Thursday, July 30, 2009

Wake The Fuck Up

I have been feeling lately like I don't care,
Its either maybe because I have anger raging inside me,
I have a bad temper, and I'm starting to get stubborn,
The reason for this I feel is because there are to many fake people in
my life that need to get the fuck out,
Yes this isn't so classy of me, but it's what I feel,
I can't stand you fakes, and those who are pretenders.
Its time you wake up, and be who you are,
Not who you WANT to be.

Faith


My future tattoo that I should be getting soon,
Your probably wondering what it means/stands for,
My answer to you is Faith.
I choose this because we all have to have faith to get threw something,
Either an obstacle or whatever we are dealing with our life's.
More like my brother,
We were younger all we would do is fight,
He has his own world, and I have mine,
We are closer than you might think,
We know things you don't nor our parents know,
The crazy fact is, his Mom is my Sister.
Isn't that so weird, I bet you don't hear that so often.

Short web captions:
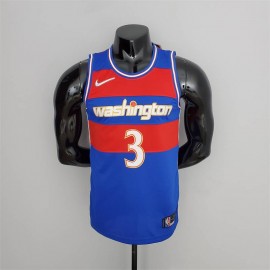 Camiseta Bradley Beal #3 Washington Wizards 2022 City Edition Azul/Rojo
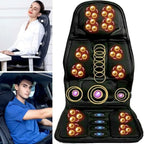 Vibrating Massage Seat Pad with Memory Foam and Dual Power Adapters, 8 Modes All Vera Mart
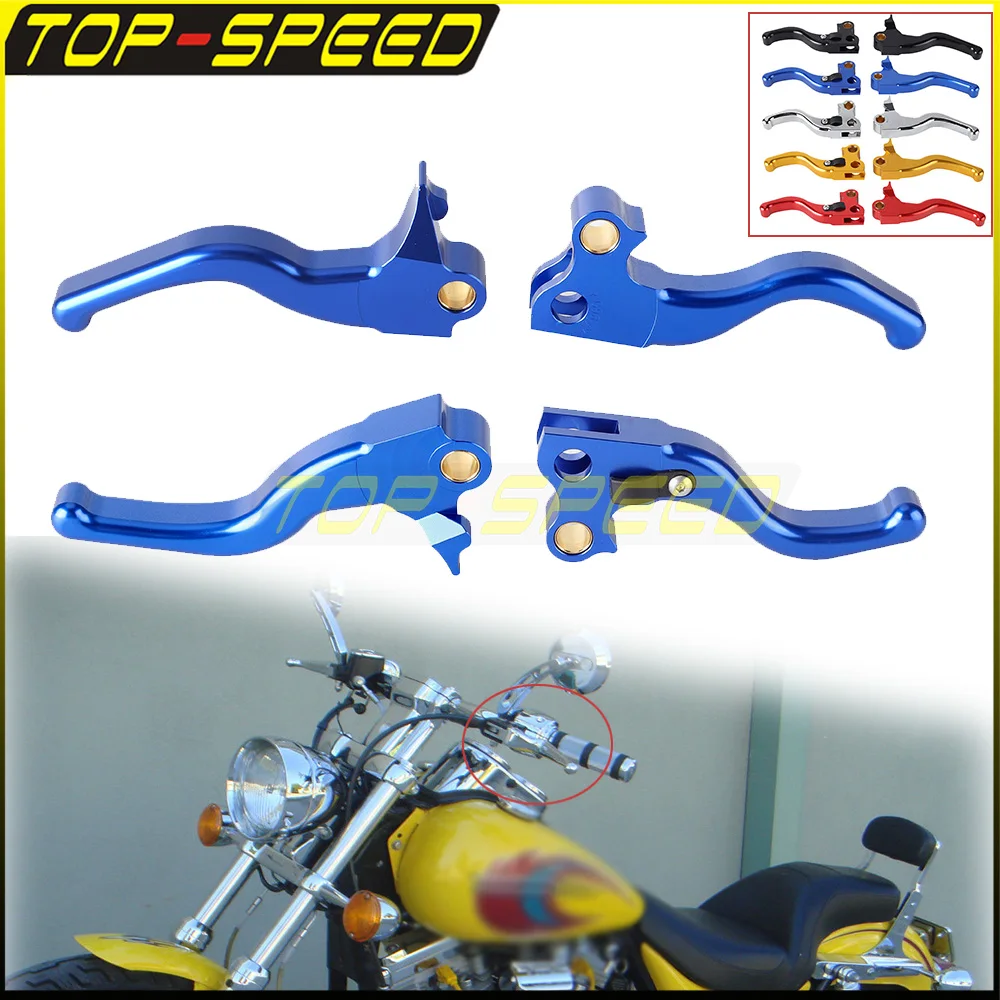 Motorcycle CNC Brake Clutch Lever Aluminum Accessories 2/3 Finger Fingers Brake Levers For HARLEY Dyna FXR2/3/4 CVO/SE 1999-2000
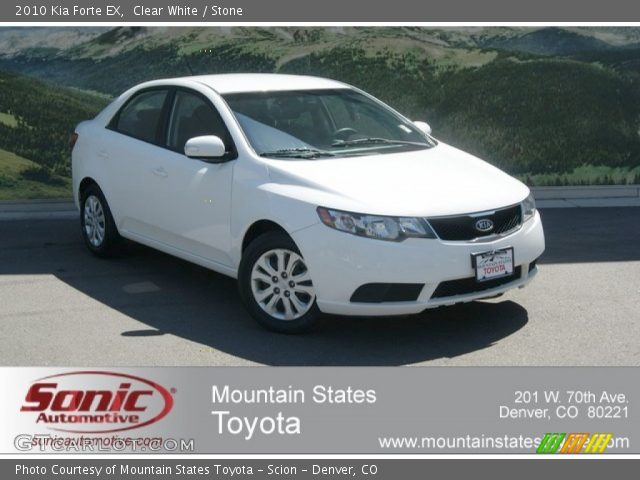 2010 Kia Forte EX in Clear White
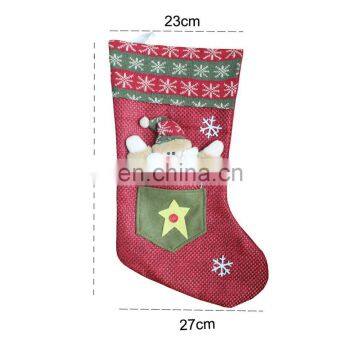 Party Supplies Unique Santa Claus Snowman Christmas Stocking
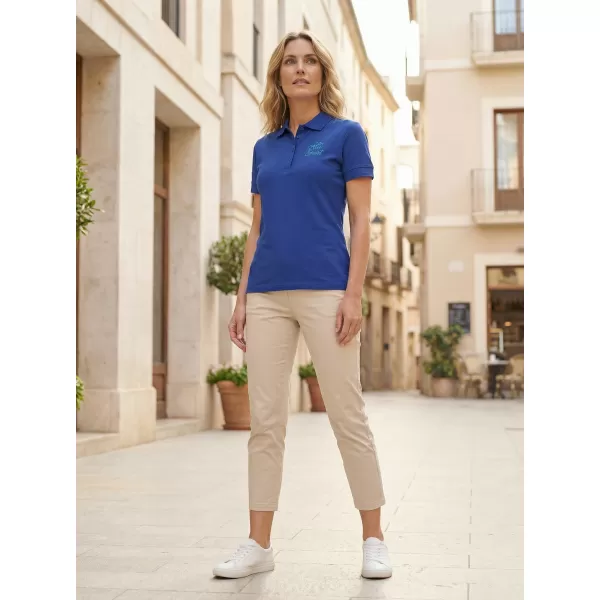  Damen-T-Shirt mit Kragen ALTISPORT ALW056210 KÖNIGSBLAU 
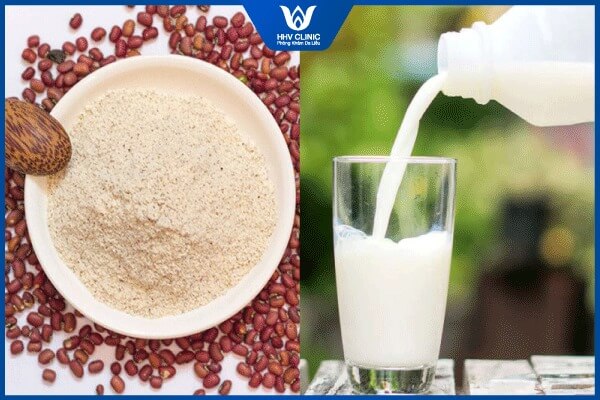 cach tri mun bang bot dau do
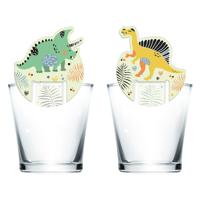 Folat BV Glasdecoratie dino roars, 6st. Folat BV Glasdecoratie dino roars, 6st.
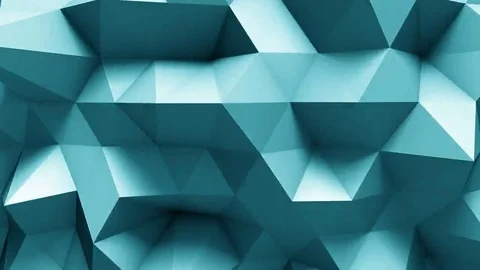 Blue polygonal geometric surface. computer generated seamless loop abstract Stock Footage 69229546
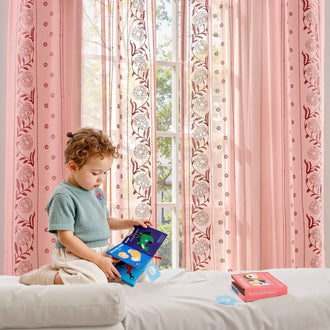 
                    
                      Boho Sheer Bordered Floral Embroidered Curtains - Jinchan Home
                    
                  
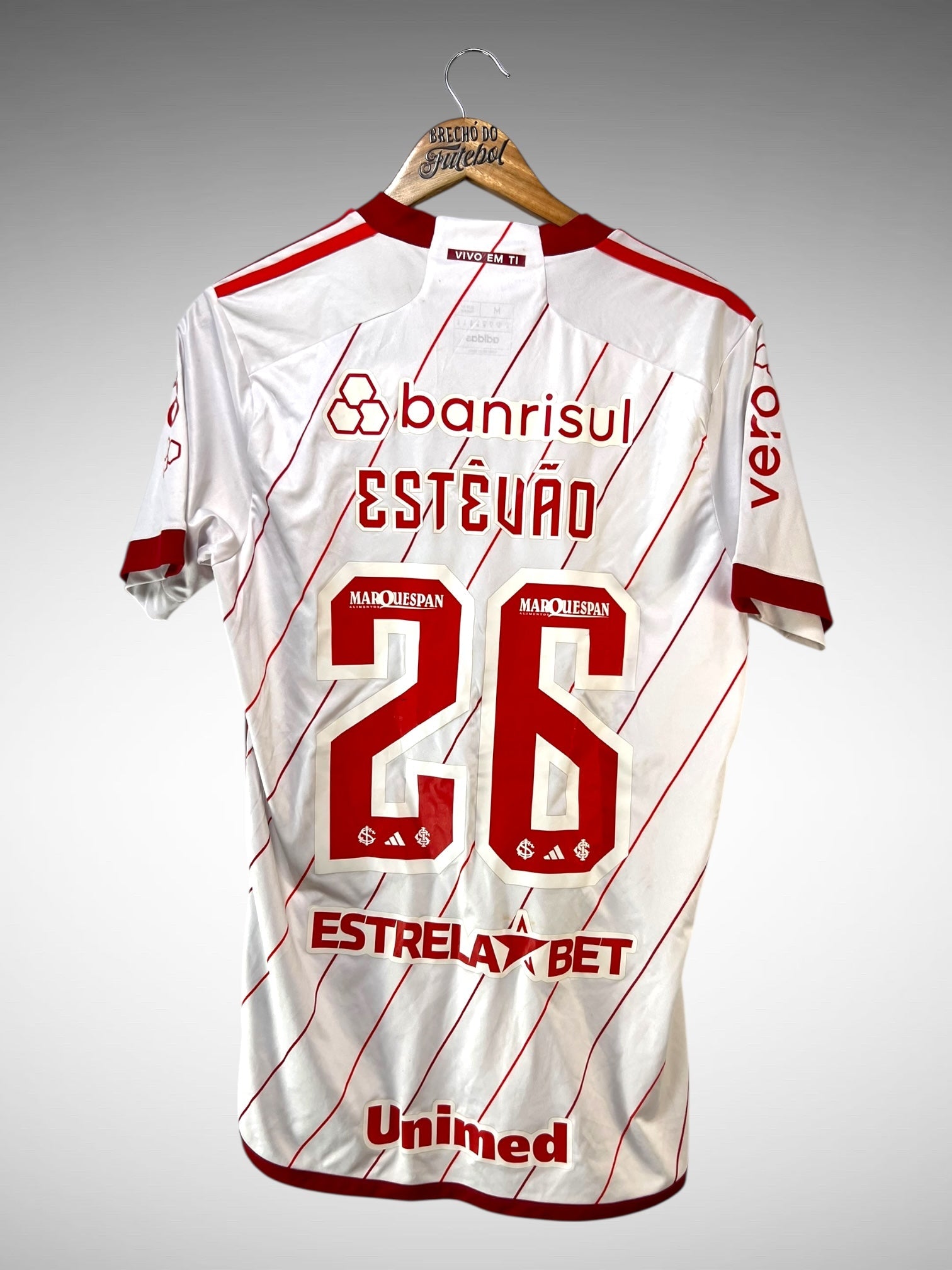 Internacional 2023 Segunda Camisa Tam M N 26 Estevão.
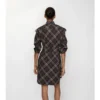 Camicia chemisier in flanella di cotone a quadri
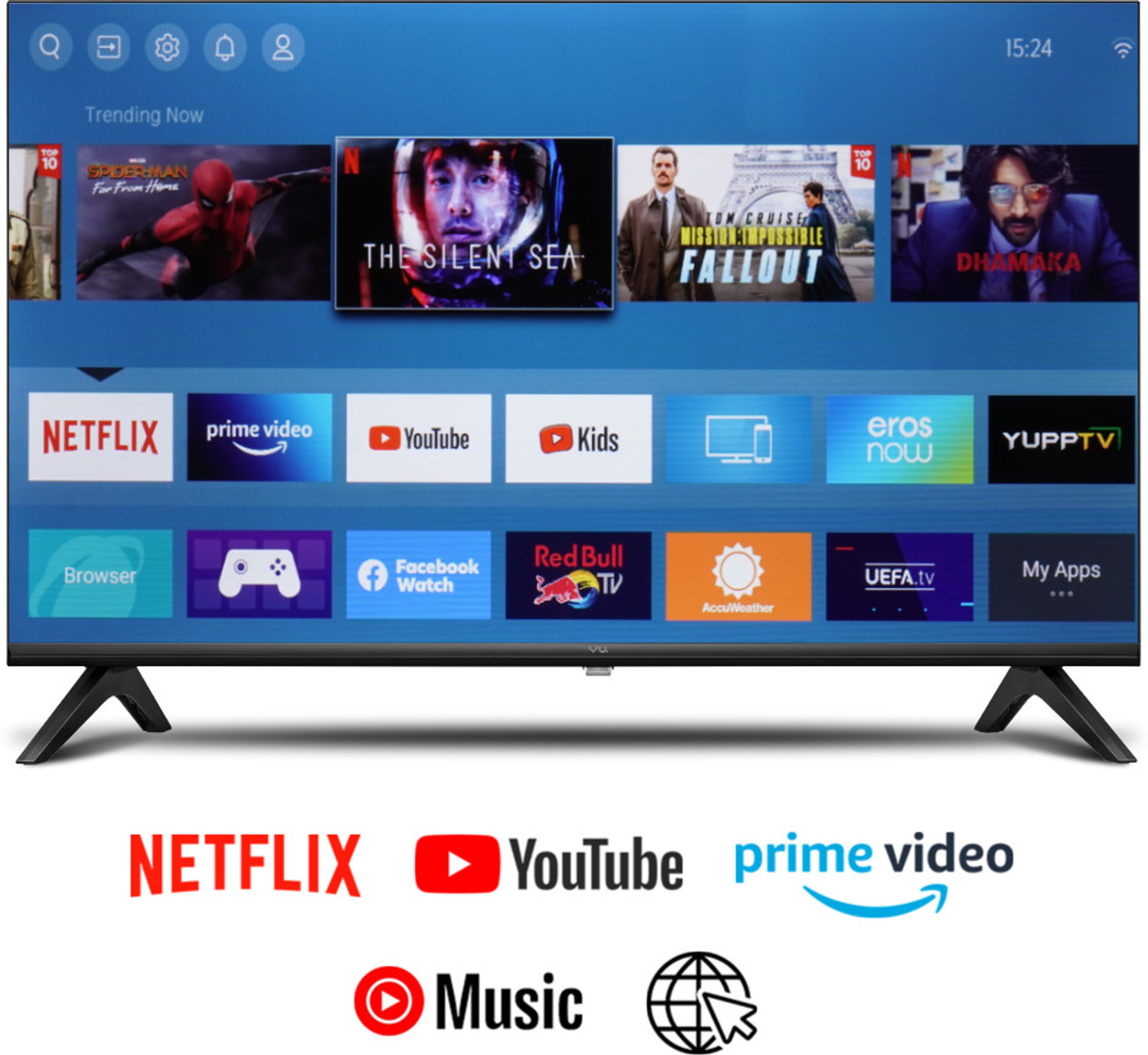 Image of Vu Premium TV 80 cm (32 inch) HD Ready LED Smart Linux TV with Bezel-Less Frame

## Work instructions
Please rewrite the blog post from "Wake The Fuck" up to and including "WANT to be.", replacing "temper" with "attitude".

## Answer to this task
Wake The Fuck Up

I have been feeling lately like I don't care,
Its either maybe because I have anger raging inside me,
I have a bad attitude, and I'm starting to get stubborn,
The reason for this I feel is because there are to many fake people in
my life that need to get the fuck out,
Yes this isn't so classy of me, but it's what I feel,
I can't stand you fakes, and those who are pretenders.
Its time you wake up, and be who you are,
Not who you WANT to be.